> _YOUR TASKS_:
(a) Rewrite a part of the Manchester rave story with "nightclub" changed to "late bar". Begin at the words "So we wandered" and stop after "one was DJ’ing.".
(b) Write the next part of the Manchester rave story, picking up after its final sentence.

> _PASSAGE GIVEN_:

—————

Tramps, illegal raves, axes, coppers, goths, a bloke who'd missed his train and a free breakfast.
Me and my mates had attended an anti-war protest in Manchester a few years ago, it was very nice, peaceful and organised affair… The police were cool, the protestors were cool…. T’was a great day…

Anyhoo, after the protest had finished we sauntered off to a few pubs and had a few scoops and debated whether to get the last train home or stay in Manchester and get pissed. We decided (sensibly) that the latter option was the better one.

So we wandered across the city through a small park in the centre looking for a nightclub. As we passed through we could hear loud techno music being played and we noticed a large converted bus was parked up, a generator had been set up and some one was DJ’ing.

So we nip over and we notice that a loud crowd of assorted types were pretty much raving in Manchester city centre.
The group consisted of:

The bus owners: A six foot seven, dreadlocked geezer in a kilt, his lovely missus, and a few of their friends. They had driven up from Cornwall for the protests and decided to make the best of it.

The rest of the crowd consisted of:

A few protestors, some goths, also some skater kids, some chav kids, some punks, a bloke in suit who’d missed his train and three homeless guys.

But despite the rather obscure mix of people, this actually turned out to be a great, free outdoor/inner city rave, especially because we all knew this was breaking the law but nobody really gave a shiny shite. We got chatting to everyone and despite the cultural boundaries we all had a ruddy good time….

—————

> _MATERIAL_:

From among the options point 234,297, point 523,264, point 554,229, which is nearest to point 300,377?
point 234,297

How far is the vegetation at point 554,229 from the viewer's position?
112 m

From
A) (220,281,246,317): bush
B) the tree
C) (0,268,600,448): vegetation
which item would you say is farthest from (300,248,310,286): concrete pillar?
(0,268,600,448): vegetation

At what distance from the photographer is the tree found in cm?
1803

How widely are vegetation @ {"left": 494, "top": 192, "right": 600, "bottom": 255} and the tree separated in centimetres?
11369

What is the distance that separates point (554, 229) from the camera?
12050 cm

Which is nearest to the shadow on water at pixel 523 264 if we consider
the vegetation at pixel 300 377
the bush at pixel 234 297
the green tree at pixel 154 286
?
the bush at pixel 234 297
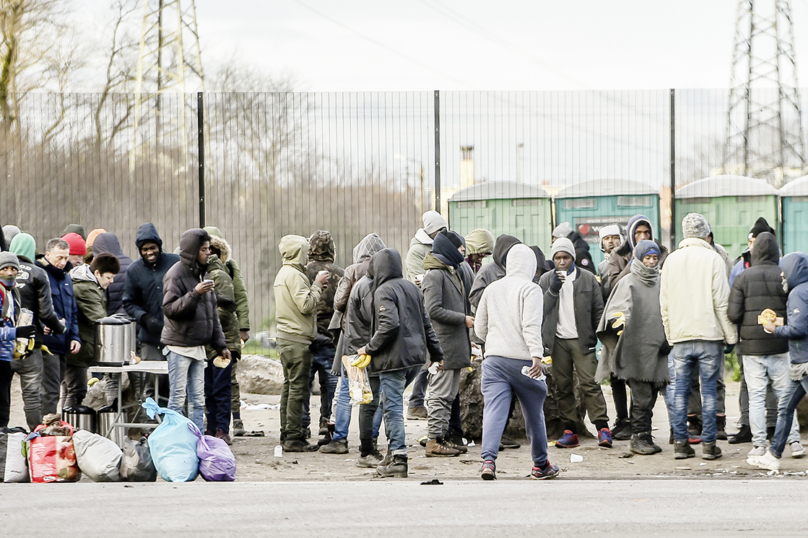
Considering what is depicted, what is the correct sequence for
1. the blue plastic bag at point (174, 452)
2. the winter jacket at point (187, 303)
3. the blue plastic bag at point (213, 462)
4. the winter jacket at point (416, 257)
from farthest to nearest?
the winter jacket at point (416, 257) < the winter jacket at point (187, 303) < the blue plastic bag at point (213, 462) < the blue plastic bag at point (174, 452)

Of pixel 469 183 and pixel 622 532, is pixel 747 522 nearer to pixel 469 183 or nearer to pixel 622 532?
pixel 622 532

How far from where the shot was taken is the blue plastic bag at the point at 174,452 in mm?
7055

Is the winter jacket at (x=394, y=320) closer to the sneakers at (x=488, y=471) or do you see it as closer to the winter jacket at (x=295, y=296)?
the sneakers at (x=488, y=471)

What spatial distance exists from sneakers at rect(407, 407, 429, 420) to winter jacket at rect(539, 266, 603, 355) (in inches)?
84.2

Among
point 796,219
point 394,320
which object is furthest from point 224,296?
point 796,219

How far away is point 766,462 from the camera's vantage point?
7859mm

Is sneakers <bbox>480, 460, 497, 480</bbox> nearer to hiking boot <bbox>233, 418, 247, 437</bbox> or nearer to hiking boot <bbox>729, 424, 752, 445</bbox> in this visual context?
hiking boot <bbox>729, 424, 752, 445</bbox>

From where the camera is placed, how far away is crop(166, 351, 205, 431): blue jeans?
26.8 ft

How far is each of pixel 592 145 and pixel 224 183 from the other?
16.4ft

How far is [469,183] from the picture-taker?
44.4 feet

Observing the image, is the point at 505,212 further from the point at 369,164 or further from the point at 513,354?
the point at 513,354

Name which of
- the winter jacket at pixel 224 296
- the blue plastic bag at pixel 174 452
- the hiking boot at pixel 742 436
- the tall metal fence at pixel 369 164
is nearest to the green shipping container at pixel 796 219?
the tall metal fence at pixel 369 164

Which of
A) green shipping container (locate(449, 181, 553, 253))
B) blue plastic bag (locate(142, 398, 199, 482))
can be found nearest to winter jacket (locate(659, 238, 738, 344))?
blue plastic bag (locate(142, 398, 199, 482))

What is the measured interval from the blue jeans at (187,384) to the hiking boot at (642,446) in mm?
3666
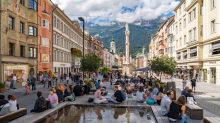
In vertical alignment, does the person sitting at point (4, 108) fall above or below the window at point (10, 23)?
below

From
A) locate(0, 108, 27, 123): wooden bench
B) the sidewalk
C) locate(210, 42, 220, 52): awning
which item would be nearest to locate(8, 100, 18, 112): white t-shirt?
locate(0, 108, 27, 123): wooden bench

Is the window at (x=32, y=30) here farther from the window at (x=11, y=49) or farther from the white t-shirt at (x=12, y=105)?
the white t-shirt at (x=12, y=105)

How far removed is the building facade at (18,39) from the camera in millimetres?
19781

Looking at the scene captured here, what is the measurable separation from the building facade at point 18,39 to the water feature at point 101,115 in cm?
1468

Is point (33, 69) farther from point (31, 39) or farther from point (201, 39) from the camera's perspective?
point (201, 39)

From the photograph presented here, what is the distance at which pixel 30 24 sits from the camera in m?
25.1

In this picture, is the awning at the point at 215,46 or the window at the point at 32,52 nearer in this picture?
the awning at the point at 215,46

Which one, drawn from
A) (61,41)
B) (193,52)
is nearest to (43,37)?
(61,41)

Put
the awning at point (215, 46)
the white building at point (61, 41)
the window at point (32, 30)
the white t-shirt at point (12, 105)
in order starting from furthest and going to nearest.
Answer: the white building at point (61, 41)
the window at point (32, 30)
the awning at point (215, 46)
the white t-shirt at point (12, 105)

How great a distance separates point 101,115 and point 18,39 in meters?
19.5

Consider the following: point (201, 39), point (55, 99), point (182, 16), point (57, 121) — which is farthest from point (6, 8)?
point (182, 16)

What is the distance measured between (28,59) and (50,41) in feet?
27.1

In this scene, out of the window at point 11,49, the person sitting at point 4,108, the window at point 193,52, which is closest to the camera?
the person sitting at point 4,108

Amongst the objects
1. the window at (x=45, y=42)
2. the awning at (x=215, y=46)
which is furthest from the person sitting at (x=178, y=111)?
the window at (x=45, y=42)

—————

> _RESULTS IN ORDER_:
(a)
So we wandered across the city through a small park in the centre looking for a late bar. As we passed through we could hear loud techno music being played and we noticed a large converted bus was parked up, a generator had been set up and some one was DJ’ing.

(b)
Until six copper suddenly ran over to us, very angry and quite possibly looking to arrest who ever it was who had set up the rig.
That is until the large braveheart looking guy approached them (towering over them all) and politely informed them that it was he who’d set it up and that yes, he will turn off the music, if the police could suggest somewhere that he could continue his antics.

I think we were lucky, one of the coppers just said ‘anywhere, just not in the city fucking centre’ and then a radio call came through and the coppers legged it.

Okay, so we basically had permission off the police and the braveheart bloke told us all to jump in his van. So, the Goths, the punks, the skaters, the chavs, the protestors, the tramps, the bloke in a suit who had missed his train and us guys got into his converted library bus and the tramps told us they knew of a good field on the outskirts of Manchester.
Sure enough they were right. Except a large padlocked gate prevented us from entering the field with his bus, leaving the braveheart guy with little choice but to take an axe to the padlock and smash it open…. To a loud cheer from us all.

The field already had a bonfire roaring, and many more homeless people were sat in the tents. The Braveheart guy and his missus rummaged in their bus and pulled out some pots and pans and got some food on the go and gave it all to the homeless.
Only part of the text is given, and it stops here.